A year in the life of our forests
We continue to bring you a snapshot of life in a typical forest estate owned by one of our 52,000 members. Jonas Larsson is our guide through the year. Managing Director of Södra Cell GmbH and Senior Advisor Forestry, he has been a Södra member for eight years with a plot of 20 hectares, just under half the size of an average Södra forest estate. His wife Marie previously owned a Södra forest that was in the family for four generations, now managed by her brother.
With some 2,000 new seedlings on order ready for planting at the end of the month once all threat of frost has past, we dedicate ourselves this month to some preventive work first. Much of what we do centres around encouraging biodiversity, but some visitors are less welcome in our forest than others.
The spruce bark beetle has become a dangerous pest in recent years. Left to multiply, aided by Sweden’s warmer and dryer summers, the beetle can cause significant destruction. Following an unusually hot, dry summer in 2018, we saw an explosion of the beetle in 2019 in mid and southern Sweden. Over the period 2018-2022, this tiny creature damaged or killed around 7 million solid cubic meters of the trees owned by Södra members. Since 2018, we have stepped up our efforts to monitor and control the beetle population and have worked on saving the values of infested forest.

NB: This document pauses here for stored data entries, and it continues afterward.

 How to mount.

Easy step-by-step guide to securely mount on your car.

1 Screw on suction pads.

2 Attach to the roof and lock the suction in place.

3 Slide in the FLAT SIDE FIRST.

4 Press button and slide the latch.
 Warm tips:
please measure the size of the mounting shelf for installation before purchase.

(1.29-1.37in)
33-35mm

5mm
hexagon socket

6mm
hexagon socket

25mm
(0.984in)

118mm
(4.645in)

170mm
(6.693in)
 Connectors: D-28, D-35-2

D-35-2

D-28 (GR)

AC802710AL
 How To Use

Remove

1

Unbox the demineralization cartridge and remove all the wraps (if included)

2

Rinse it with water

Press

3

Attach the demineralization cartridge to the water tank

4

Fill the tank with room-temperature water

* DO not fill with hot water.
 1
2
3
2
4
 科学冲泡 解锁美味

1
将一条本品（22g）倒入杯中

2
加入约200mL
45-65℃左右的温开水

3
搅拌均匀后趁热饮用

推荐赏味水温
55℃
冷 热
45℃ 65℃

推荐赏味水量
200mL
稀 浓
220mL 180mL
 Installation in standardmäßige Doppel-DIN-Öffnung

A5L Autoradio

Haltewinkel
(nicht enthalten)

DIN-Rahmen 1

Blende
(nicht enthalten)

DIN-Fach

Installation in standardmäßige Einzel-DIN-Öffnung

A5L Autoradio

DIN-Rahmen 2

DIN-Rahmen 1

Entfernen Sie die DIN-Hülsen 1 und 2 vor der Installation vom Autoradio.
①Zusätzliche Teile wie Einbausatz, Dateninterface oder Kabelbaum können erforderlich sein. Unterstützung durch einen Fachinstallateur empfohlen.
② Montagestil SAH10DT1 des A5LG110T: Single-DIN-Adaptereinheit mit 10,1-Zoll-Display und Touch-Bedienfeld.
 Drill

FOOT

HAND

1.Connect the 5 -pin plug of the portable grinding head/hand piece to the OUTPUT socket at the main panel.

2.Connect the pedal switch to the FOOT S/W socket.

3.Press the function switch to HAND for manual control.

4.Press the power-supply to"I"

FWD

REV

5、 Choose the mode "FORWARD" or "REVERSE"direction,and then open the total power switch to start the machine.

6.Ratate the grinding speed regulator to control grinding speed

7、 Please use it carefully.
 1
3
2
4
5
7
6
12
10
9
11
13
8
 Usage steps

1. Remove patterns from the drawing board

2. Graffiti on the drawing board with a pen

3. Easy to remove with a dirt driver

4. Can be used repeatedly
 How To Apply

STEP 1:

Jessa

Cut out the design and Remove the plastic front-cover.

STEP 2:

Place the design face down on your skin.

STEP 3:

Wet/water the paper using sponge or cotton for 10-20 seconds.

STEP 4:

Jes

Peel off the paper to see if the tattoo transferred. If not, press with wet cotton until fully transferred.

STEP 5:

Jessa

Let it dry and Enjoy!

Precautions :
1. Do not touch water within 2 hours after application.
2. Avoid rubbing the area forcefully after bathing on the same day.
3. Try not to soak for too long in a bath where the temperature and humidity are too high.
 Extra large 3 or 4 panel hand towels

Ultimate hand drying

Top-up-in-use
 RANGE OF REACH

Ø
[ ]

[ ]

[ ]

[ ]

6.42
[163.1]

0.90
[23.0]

During the Winter, the adult insects lie dormant under the bark of infested trees or in the soil nearby. In May, as temperatures start to climb, the adult beetles emerge to mate and swarm as they look for new places to lay their eggs. They multiply quickly and carry a fungus which kills the trees. Drilling themselves into the trees, they leave tiny holes of just 2 mm in diameter, so spotting infected trees is painstaking work, but essential. Södra’s forest services help us by using remote sensing tools in assessing the areas at highest risk of infestation (trees that are stressed, from lack of water, for example, are often most vulnerable).
Any trees invaded by the beetle need removing from the forest as quickly as possible. Caught early enough, the tree can be debarked and still put to use, but infested trees die quickly and loose value as raw material for the forest industry, so this action is an essential part of maintenance for future productivity, as well as a reminder from Mother Nature that the challenges of climate change are intensifying.